* [Stated goal] Write out every line of the material below exactly, leaving the pictures out.

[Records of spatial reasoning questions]
◆ ◆ ◆ ◆ ◆

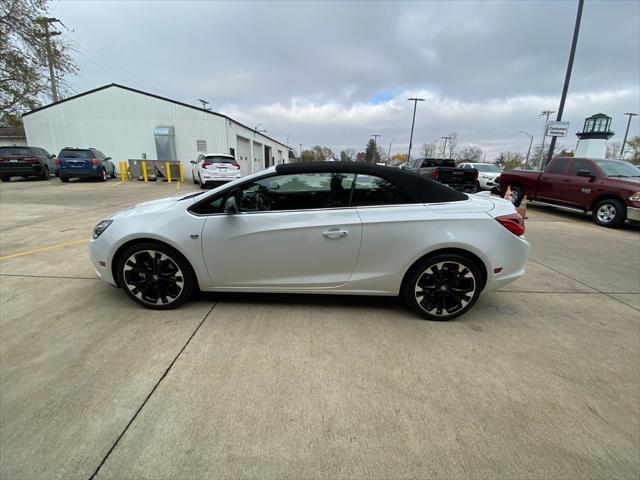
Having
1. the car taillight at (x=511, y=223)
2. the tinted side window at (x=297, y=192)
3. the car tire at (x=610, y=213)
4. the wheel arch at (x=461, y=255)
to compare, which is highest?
the tinted side window at (x=297, y=192)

◆ ◆ ◆ ◆ ◆

* [Output below]
Having
1. the car taillight at (x=511, y=223)
2. the tinted side window at (x=297, y=192)
3. the car tire at (x=610, y=213)
4. the wheel arch at (x=461, y=255)
to compare, which is highest?
the tinted side window at (x=297, y=192)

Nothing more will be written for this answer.